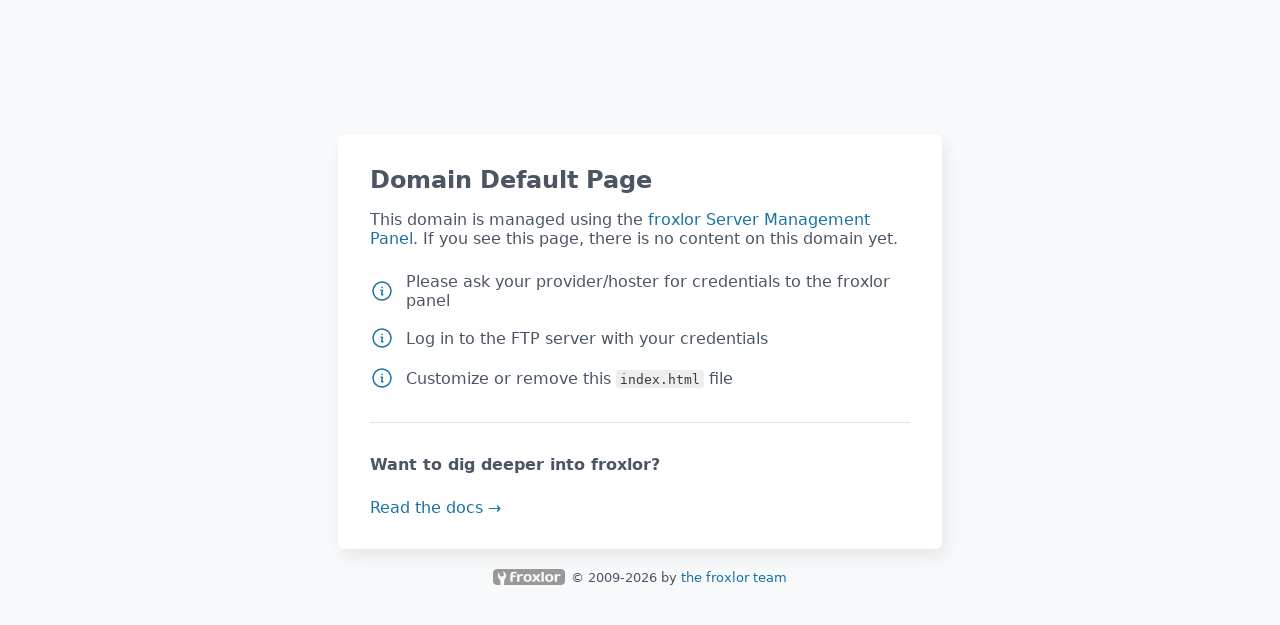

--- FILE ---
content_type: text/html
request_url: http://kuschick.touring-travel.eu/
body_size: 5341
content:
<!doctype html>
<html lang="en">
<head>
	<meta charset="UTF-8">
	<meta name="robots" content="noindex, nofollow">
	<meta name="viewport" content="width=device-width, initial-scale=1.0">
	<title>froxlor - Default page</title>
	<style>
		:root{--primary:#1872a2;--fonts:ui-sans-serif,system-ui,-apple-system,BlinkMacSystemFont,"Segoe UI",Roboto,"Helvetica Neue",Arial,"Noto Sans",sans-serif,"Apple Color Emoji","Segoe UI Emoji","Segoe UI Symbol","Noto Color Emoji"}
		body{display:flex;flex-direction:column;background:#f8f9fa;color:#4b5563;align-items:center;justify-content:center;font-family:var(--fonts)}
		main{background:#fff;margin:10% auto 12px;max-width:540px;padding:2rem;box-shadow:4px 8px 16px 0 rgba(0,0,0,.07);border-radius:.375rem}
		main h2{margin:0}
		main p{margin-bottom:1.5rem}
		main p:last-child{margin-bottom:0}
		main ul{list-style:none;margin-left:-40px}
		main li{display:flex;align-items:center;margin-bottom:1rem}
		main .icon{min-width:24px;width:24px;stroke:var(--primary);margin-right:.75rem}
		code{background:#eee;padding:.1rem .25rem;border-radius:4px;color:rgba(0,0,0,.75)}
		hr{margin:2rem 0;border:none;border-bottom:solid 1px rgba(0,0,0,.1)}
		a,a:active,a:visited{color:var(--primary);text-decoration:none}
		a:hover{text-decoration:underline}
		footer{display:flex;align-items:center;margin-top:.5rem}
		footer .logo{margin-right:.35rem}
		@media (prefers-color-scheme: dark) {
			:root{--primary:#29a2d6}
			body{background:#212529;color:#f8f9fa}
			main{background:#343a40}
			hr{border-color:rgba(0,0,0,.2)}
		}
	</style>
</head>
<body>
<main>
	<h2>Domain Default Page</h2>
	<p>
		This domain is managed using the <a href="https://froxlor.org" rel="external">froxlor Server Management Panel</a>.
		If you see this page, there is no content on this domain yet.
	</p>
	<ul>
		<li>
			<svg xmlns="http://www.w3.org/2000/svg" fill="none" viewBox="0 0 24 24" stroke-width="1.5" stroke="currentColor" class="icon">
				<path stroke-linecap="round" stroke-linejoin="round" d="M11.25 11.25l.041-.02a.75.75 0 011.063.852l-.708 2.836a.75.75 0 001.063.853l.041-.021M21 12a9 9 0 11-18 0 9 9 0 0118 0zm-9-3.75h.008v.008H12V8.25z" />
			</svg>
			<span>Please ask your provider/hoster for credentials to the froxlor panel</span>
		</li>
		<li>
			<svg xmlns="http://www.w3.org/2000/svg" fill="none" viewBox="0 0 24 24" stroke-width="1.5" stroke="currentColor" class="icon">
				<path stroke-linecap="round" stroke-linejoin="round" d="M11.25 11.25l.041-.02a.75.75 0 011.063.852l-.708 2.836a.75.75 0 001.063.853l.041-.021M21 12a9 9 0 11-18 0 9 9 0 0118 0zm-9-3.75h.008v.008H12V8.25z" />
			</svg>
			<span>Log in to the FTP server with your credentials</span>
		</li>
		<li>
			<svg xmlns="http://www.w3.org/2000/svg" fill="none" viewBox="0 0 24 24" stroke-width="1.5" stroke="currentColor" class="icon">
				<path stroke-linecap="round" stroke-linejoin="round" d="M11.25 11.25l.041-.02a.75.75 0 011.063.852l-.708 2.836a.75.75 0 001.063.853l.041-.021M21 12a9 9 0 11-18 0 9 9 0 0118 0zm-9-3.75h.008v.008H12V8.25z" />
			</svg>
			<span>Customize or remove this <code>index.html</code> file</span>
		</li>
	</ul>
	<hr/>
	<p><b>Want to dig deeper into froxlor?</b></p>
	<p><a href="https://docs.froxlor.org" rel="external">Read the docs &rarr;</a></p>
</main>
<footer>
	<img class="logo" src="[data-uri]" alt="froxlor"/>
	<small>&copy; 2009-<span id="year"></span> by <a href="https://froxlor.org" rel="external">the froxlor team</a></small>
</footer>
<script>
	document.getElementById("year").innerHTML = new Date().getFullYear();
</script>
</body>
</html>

————

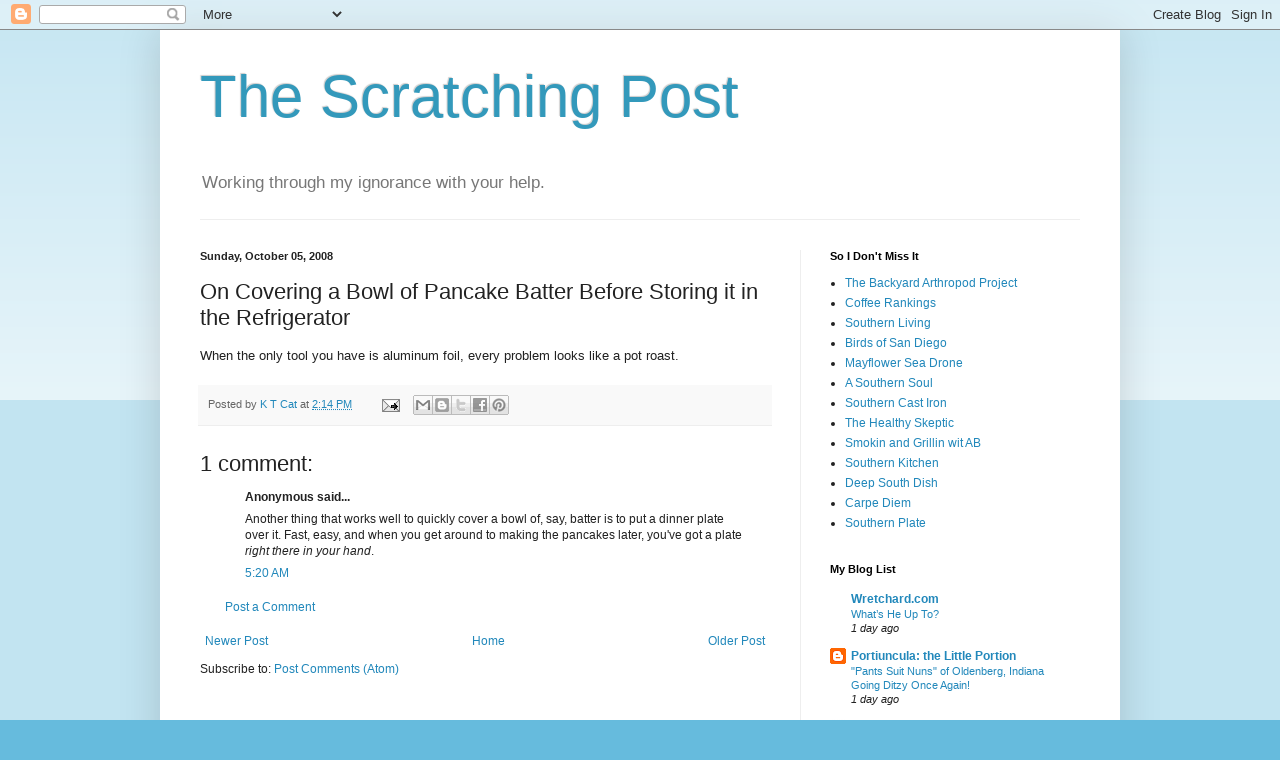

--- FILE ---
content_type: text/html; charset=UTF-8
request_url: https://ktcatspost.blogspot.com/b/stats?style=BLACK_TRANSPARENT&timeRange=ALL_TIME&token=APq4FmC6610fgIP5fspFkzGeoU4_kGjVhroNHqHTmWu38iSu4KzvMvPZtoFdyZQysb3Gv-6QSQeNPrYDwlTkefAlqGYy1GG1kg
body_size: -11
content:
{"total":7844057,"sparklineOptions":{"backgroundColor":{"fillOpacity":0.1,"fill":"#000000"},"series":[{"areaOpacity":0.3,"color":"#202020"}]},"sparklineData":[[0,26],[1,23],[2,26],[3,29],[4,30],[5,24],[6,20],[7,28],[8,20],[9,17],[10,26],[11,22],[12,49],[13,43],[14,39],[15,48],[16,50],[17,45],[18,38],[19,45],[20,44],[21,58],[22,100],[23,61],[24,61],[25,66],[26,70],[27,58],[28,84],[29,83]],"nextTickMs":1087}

————

[AIM OF THE TASK] Would you filter the entries above and keep each line that has the word "padding"?

[SOLUTION]
		main{background:#fff;margin:10% auto 12px;max-width:540px;padding:2rem;box-shadow:4px 8px 16px 0 rgba(0,0,0,.07);border-radius:.375rem}
		code{background:#eee;padding:.1rem .25rem;border-radius:4px;color:rgba(0,0,0,.75)}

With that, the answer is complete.